TASK TO CARRY OUT »
Quote the listing below word for word, every line from the first to the last.

MATERIAL SUPPLIED »
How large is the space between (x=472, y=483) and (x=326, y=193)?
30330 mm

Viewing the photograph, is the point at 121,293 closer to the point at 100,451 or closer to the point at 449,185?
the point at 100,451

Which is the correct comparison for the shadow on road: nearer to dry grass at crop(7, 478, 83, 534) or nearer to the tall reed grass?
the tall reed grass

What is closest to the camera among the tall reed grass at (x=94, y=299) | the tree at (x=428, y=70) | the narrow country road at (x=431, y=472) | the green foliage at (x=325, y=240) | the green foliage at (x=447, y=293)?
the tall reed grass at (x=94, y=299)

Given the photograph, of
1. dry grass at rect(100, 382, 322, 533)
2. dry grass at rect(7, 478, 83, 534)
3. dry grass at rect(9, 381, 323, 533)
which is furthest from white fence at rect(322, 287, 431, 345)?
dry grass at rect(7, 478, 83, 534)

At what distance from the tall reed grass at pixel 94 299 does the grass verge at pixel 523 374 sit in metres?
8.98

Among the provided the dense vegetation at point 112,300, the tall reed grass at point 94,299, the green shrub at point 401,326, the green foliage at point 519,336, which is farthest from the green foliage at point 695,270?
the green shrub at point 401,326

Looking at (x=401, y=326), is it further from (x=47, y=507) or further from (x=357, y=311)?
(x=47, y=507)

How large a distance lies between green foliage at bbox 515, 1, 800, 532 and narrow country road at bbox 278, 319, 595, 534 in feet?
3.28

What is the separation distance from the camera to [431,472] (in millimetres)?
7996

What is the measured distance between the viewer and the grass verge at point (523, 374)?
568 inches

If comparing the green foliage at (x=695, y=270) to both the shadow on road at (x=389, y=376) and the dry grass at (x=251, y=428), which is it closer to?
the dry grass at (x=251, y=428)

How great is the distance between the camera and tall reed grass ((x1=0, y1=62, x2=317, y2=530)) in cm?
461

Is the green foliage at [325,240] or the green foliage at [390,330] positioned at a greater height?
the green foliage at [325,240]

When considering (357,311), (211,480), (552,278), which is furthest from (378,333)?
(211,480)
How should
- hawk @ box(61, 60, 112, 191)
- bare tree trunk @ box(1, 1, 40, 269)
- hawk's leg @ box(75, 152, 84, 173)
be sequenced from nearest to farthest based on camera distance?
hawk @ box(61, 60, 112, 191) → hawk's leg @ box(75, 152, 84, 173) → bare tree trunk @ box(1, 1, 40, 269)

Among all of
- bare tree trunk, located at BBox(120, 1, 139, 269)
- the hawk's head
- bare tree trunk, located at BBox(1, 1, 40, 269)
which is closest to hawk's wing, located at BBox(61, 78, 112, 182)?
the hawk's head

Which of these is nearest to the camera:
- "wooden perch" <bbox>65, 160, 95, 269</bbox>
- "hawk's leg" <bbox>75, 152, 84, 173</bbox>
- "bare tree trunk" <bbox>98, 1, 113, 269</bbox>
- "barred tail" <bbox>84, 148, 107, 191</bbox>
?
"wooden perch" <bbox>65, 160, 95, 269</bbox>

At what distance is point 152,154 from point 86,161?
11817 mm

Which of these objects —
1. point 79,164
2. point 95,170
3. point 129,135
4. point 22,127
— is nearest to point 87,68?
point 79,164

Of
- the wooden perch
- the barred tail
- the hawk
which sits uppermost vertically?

EXERCISE RESULT »
How large is the space between (x=472, y=483) and (x=326, y=193)?
30330 mm

Viewing the photograph, is the point at 121,293 closer to the point at 100,451 or closer to the point at 449,185?
the point at 100,451

Which is the correct comparison for the shadow on road: nearer to dry grass at crop(7, 478, 83, 534) or nearer to the tall reed grass?
the tall reed grass

What is closest to the camera among the tall reed grass at (x=94, y=299) | the tree at (x=428, y=70) | the narrow country road at (x=431, y=472) | the green foliage at (x=325, y=240) | the green foliage at (x=447, y=293)?
the tall reed grass at (x=94, y=299)

Given the photograph, of
1. dry grass at rect(100, 382, 322, 533)
2. dry grass at rect(7, 478, 83, 534)
3. dry grass at rect(9, 381, 323, 533)
which is furthest from white fence at rect(322, 287, 431, 345)?
dry grass at rect(7, 478, 83, 534)

At what distance from the tall reed grass at pixel 94 299 does the grass verge at pixel 523 374 sit in metres?
8.98

Among the provided the dense vegetation at point 112,300, the tall reed grass at point 94,299, the green shrub at point 401,326, the green foliage at point 519,336, which is farthest from the green foliage at point 695,270?
the green shrub at point 401,326

Looking at (x=401, y=326), is it further from (x=47, y=507) or further from (x=357, y=311)?
(x=47, y=507)

How large a distance lies between green foliage at bbox 515, 1, 800, 532 and narrow country road at bbox 278, 319, 595, 534 in feet?
3.28

What is the separation distance from the camera to [431,472] (in millimetres)?
7996

What is the measured distance between the viewer and the grass verge at point (523, 374)?
568 inches

If comparing the green foliage at (x=695, y=270) to both the shadow on road at (x=389, y=376) and the dry grass at (x=251, y=428), which is it closer to?
the dry grass at (x=251, y=428)

How great is the distance between the camera and tall reed grass ((x1=0, y1=62, x2=317, y2=530)) in cm?
461

Is the green foliage at [325,240] or the green foliage at [390,330] positioned at a greater height?
the green foliage at [325,240]

When considering (357,311), (211,480), (552,278), which is furthest from (378,333)?
(211,480)
How should
- hawk @ box(61, 60, 112, 191)
- bare tree trunk @ box(1, 1, 40, 269)
- hawk's leg @ box(75, 152, 84, 173)
be sequenced from nearest to farthest based on camera distance?
hawk @ box(61, 60, 112, 191) → hawk's leg @ box(75, 152, 84, 173) → bare tree trunk @ box(1, 1, 40, 269)

Among all of
- bare tree trunk, located at BBox(120, 1, 139, 269)
- the hawk's head
- bare tree trunk, located at BBox(1, 1, 40, 269)
which is closest to hawk's wing, located at BBox(61, 78, 112, 182)?
the hawk's head

Which of these is nearest to the camera:
- "wooden perch" <bbox>65, 160, 95, 269</bbox>
- "hawk's leg" <bbox>75, 152, 84, 173</bbox>
- "bare tree trunk" <bbox>98, 1, 113, 269</bbox>
- "barred tail" <bbox>84, 148, 107, 191</bbox>
?
"wooden perch" <bbox>65, 160, 95, 269</bbox>

At what distance is point 152,154 from point 86,161?
11817 mm

Which of these objects —
1. point 79,164
2. point 95,170
3. point 129,135
4. point 22,127
— is nearest to point 87,68?
point 79,164

Of
- the wooden perch
- the barred tail
- the hawk
which sits uppermost vertically?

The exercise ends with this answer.